Werbel seemed tired. We.Construct.Marvels.Between.Monuments is nearly over after an ambitious year of programing. Coming into this project Werbel, DUG, PAM, and other collaborators had hoped to make the museum feel more welcoming to diverse audiences. Even after getting a broader range of people into the museum, there still seemed to be a problem: bringing people through the door is only half the battle, making people feel comfortable enough to stay is another large piece of the puzzle. Unfortunately, people still have to listen to (typically white) people making insensitive comments once they’re inside—probably not because they want to be malicious, but because they don’t seem to listen when people try to tell them that they’re being insensitive. Experiencing microaggressions doesn’t seem like the sort of environment one enjoys going to to get lost deep in thought.
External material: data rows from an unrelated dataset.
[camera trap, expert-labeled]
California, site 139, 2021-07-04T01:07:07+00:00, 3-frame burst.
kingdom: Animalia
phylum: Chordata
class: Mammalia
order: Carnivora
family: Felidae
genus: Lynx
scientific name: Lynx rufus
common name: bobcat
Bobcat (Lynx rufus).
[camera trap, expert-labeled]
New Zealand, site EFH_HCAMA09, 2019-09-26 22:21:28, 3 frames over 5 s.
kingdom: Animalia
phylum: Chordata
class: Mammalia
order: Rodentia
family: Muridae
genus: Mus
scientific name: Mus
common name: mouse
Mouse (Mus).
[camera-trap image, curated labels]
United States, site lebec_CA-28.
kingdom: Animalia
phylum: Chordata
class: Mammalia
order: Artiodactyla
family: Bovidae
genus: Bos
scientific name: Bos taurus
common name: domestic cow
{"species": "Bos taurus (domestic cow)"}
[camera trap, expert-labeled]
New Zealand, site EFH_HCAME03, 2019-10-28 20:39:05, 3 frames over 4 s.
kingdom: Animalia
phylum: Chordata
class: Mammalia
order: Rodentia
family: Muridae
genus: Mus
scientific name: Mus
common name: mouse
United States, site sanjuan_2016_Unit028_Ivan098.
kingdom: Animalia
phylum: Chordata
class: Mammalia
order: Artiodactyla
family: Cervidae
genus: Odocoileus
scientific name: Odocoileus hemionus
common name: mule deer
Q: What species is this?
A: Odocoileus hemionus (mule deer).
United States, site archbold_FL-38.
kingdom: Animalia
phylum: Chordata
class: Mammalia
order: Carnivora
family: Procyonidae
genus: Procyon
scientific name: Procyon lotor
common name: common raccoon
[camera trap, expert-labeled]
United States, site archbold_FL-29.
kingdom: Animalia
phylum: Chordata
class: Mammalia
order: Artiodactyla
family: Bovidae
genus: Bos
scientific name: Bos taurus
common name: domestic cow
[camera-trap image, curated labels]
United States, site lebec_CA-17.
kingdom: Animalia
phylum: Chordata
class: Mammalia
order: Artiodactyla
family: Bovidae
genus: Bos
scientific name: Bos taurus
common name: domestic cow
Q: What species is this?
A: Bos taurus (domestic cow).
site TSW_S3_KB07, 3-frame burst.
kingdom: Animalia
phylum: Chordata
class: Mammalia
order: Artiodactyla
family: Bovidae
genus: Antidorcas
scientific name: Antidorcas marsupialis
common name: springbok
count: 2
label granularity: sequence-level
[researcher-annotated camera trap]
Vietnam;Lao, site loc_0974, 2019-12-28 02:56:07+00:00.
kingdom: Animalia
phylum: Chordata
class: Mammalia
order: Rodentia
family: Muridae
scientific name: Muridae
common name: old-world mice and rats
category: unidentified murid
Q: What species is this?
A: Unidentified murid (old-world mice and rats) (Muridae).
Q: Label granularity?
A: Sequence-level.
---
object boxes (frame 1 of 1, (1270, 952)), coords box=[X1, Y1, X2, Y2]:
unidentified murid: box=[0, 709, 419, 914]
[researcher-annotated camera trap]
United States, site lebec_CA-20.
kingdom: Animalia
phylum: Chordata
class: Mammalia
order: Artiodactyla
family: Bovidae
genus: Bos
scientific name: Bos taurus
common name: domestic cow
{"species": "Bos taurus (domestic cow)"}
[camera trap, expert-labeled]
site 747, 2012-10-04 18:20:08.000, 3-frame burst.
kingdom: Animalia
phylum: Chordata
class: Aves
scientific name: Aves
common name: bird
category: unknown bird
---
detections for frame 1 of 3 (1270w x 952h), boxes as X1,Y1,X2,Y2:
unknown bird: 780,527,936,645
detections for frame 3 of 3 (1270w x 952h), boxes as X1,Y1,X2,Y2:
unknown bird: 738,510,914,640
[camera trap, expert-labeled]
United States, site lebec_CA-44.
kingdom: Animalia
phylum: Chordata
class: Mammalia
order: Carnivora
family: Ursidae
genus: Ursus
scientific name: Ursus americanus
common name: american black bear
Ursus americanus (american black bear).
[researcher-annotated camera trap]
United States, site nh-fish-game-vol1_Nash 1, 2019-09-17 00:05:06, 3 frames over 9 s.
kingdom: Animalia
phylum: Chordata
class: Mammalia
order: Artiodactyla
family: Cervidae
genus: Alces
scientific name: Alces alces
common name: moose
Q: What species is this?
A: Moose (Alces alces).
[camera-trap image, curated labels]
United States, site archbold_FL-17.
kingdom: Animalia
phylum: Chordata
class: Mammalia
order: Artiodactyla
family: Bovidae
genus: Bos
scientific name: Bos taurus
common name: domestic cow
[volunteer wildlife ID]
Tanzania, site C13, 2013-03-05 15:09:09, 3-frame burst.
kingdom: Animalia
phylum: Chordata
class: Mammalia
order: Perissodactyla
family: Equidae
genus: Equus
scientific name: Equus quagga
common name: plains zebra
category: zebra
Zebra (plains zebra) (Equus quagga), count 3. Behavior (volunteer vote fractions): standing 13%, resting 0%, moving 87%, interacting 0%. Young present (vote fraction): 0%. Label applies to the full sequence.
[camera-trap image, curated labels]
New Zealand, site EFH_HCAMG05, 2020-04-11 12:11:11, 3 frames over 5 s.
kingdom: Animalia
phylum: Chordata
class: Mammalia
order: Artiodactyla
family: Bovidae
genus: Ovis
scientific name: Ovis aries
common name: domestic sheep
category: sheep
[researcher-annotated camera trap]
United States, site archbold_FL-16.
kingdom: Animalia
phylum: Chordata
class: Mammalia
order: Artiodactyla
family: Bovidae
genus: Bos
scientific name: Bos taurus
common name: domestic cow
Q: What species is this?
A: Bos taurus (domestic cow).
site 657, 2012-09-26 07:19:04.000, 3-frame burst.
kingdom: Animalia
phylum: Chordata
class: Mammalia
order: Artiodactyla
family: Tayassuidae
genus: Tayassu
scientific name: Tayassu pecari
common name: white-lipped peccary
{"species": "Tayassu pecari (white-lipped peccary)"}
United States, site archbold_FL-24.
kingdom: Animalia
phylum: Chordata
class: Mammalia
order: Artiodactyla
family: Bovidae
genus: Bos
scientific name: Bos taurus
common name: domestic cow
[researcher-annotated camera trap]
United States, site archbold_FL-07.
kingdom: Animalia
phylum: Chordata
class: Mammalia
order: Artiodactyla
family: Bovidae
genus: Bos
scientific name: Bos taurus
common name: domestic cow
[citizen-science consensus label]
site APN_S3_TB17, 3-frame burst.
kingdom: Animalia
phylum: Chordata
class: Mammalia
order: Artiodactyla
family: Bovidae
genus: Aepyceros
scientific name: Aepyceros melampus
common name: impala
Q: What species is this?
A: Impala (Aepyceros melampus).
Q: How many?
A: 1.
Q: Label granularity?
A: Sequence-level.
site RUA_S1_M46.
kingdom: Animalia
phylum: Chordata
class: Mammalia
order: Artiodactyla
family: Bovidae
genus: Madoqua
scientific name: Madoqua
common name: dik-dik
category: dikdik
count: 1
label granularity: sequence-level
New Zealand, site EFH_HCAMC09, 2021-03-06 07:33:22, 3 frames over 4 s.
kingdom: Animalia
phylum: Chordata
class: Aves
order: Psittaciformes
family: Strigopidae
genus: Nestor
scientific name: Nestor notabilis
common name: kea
The art world—and the world at large—needs to do better. Hopefully, for Ra’s sake, we can start turning things around this year.

In 1980 Sun Ra said, “A catalyst comes and changes everything, yet it remains unchanged.” 84 years after Sun Ra’s beginnings of earthly activity, we are still waiting for the just universe to arrive; 45 years after Sun Ra began his work, he made that statement. Wherever he is, he’s probably shaking his head right now—and then promptly getting back to recording another couple hundred records.